Crude oil futures advanced Monday on a pipe bomb blast in New York City, ideas that sharply colder weather could boost fuel demand and news of a major European pipeline shutdown for several weeks due to discovery of a hairline crack that was worsening, which sent Brent crude oil prices to two-year highs. January crude oil futures were up 63c to $57.99 a barrel. The February future advanced 61c to close at $58.05 a barrel.

Equity indexes advanced Monday ahead of a meeting of the U.S. Federal Reserve later this week, as well as on support from higher energy and technology shares. The Dow Jones Industrial Average advanced 56.87 points to 24,386.03. The Standard & Poor’s 500 Index gained 8.49 points and closed at 2,659.99. The Nasdaq Composite Index gained 35 points and closed at 6,875.08.
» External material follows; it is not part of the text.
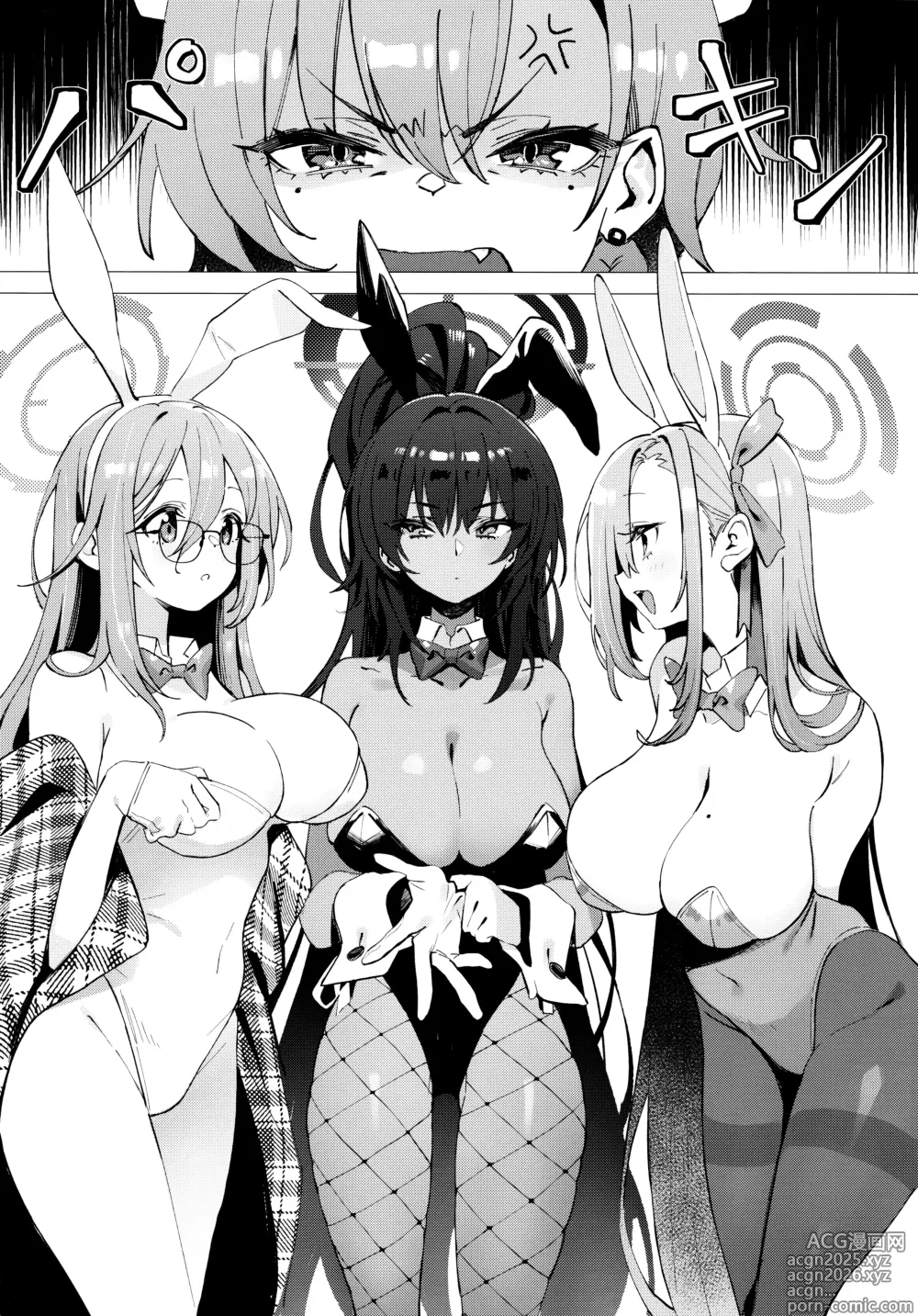 Page 3 of doujinshi Honto wa Neru-chan mo Kawaiku Naritai! - In fact, Nell Chan wants to be pretty too!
The value of the U.S. dollar eased Monday ahead of this week’s Federal Reserve meeting.

Gold futures fluctuated Monday but ended with small losses, also awaiting results of this week’s Federal Reserve meeting. The December contract lost $1.50 to close at $1,243.70 an oz. The February contract lost $1.50 and closed at $1,246.90 an oz.

Recap for December 8

Winter wheat futures fell to fresh contract lows Friday on abundant supplies while corn futures were up marginally. Soybean futures fell for a third consecutive session, just days after hitting a multi-month high based on Argentine weather concerns. Chicago December wheat declined 2¼c to $4.00¾ a bu. Kansas City December wheat fell 2¼c to $4.00¾ a bu. Minneapolis December wheat closed 1c lower at $5.97¾ a bu. December corn rose 1¼c to $3.40 a bu. January soybeans lost 2¼c to close at $9.89¾ a bu. December soybean meal declined $3.50 to close at $330 a ton. December soybean oil advanced 0.29c to close at 33.54c a lb.
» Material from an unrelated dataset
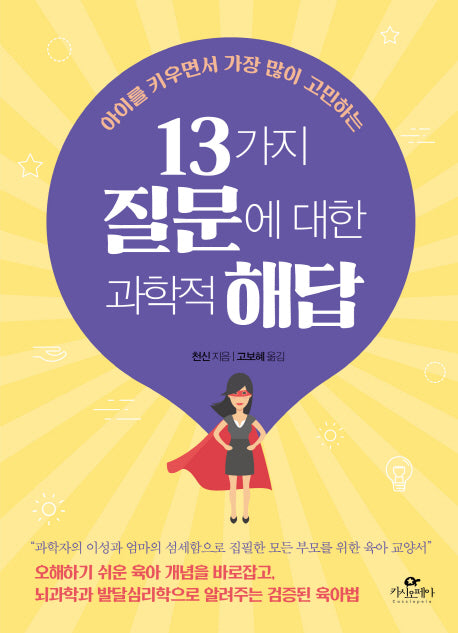 13가지 질문에 대한 과학적 해답(반양장)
Chinese customs data showed crude imports surpassed 9 million barrels a day in November, up from 7.3 million barrels the previous month. That, plus heightened geopolitical tensions, pushed oil futures higher Friday. January crude oil futures were up 67c to $57.36 a barrel. The February future advanced 69c to close at $57.44 a barrel.

Initial examination of the Republican tax overhaul plan caused technology company shares to dip and financial company shares to rise last week. By Friday, with the influence of a November jobs report suggesting U.S. economic growth on an upswing, both sectors finished higher, and pushed U.S. equity markets to do the same. The Dow Jones Industrial Average advanced 117.68 points to 24,329.16. The Standard & Poor’s 500 Index gained 14.52 points and closed at 2,651.50. The Nasdaq Composite Index gained 27.24 points and closed at 6,840.08. The Dow industrials and S&P 500 posted weekly gains while the Nasdaq posted a weekly decline for the second week in a row.

Inflation is muted and the labor market is strong according to a monthly Labor Department jobs report that pushed the U.S. dollar higher Friday.

Gold futures closed lower Friday. The December contract lost $4.60 to close at $1,245.20 an oz. The February contract lost $4.70 and closed at $1,248.40 an oz.